Top 10 Matches	Displays the statistics on all protection rules that are triggered in a specific time range. Protected Object: displays the top 10 protected objects that trigger protection rules the highest number of times. The protected objects are listed in descending order of the number of times that the protected objects trigger protection rules. Note This parameter is available only if you query the data of all protected objects. Protection Rule Type: displays the top 10 protection modules that are triggered the highest number of times. The protection modules are listed in descending order of the number of times that the protection modules are triggered. Rule ID: displays the IDs of the top 10 protection rules that are matched the highest number of times. The IDs are listed in descending order of the number of times that the protection rules are matched.	Click Protected Object, Protection Rule Type, or Rule ID to view the corresponding data.

Traffic data

On the Traffic tab of the Overview page, you can view the overall traffic data.
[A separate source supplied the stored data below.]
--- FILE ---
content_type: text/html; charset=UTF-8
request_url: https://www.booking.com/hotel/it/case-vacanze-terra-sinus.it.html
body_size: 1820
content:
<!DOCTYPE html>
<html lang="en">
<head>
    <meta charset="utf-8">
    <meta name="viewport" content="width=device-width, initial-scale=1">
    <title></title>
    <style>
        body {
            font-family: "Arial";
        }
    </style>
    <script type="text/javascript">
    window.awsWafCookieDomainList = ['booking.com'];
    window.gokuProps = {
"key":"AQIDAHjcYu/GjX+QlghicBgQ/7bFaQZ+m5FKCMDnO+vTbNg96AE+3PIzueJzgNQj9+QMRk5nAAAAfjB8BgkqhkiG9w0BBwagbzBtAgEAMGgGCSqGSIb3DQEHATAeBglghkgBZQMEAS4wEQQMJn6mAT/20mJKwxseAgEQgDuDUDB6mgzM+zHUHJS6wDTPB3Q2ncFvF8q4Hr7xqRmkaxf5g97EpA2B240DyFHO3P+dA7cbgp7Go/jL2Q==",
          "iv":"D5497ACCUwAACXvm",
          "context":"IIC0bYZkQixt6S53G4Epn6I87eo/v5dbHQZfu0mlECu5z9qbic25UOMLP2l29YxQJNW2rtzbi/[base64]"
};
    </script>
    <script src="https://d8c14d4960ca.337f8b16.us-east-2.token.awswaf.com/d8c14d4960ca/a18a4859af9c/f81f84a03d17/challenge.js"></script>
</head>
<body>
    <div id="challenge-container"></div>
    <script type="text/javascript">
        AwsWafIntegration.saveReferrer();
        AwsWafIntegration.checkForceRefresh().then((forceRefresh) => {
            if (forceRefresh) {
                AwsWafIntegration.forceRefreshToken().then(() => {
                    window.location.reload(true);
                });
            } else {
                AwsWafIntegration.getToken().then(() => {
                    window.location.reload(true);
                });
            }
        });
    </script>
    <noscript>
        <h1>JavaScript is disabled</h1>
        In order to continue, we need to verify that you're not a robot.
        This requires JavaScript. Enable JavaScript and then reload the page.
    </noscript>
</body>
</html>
Data type	Description	Supported operation
Requests	Displays the trend of requests that are received by the protected object in a specific time range in a line chart.	Move the pointer over a point in the line chart to view the data at the corresponding point in time.
QPS	Displays the trend of QPS for requests that are received by the protected object in a specific time range in a line chart.	Move the pointer over a point in the line chart to view the data at the corresponding point in time. In the upper-right corner of the line chart, you can click Average-value Chart or Peak-value Chart to switch between the average QPS and peak QPS. If the peak QPS of a WAF instance exceeds the QPS limit of the WAF instance for 5 minutes, the event is recorded as a QPS excess event. If multiple QPS excess events occur on the same day, only one QPS excess event is recorded. If four QPS excess events are recorded, the WAF instance is added to a sandbox. For more information, see Sandbox overview.
Bandwidth	Displays the trends of the inbound bandwidth and outbound bandwidth of the protected object in a specific time range in a line chart. Unit: bit/s.	Move the pointer over a point in the line chart to view the data at the corresponding point in time.
Status Code	Displays the trends of the number of HTTP status codes in a specific time range in a line chart. The HTTP status codes can be returned by WAF to clients (WAF to Client) or returned by origin servers to WAF (Origin Server to WAF). The HTTP status codes include 5XX, 405, 499, 302, and 444.	Move the pointer over a point in the line chart to view the data at the corresponding point in time.
Top 10 Access Statistics	Displays the statistics on the requests that are received by protected objects in a specific time range. Protected Object: displays the top 10 protected objects that receive the highest number of requests. The protected objects are listed in descending order of the number of requests. Note This parameter is supported only if you query the data of all protected objects. IP Address: displays the top 10 source IP addresses of requests. The IP addresses are listed in descending order of the number of requests. User-Agent Header: displays the top 10 User-Agent strings that are included in requests the highest number of times. The User-Agent strings are listed in descending order of the number of requests.	Click Protected Object, IP Address, or User-Agent Header to view the corresponding data.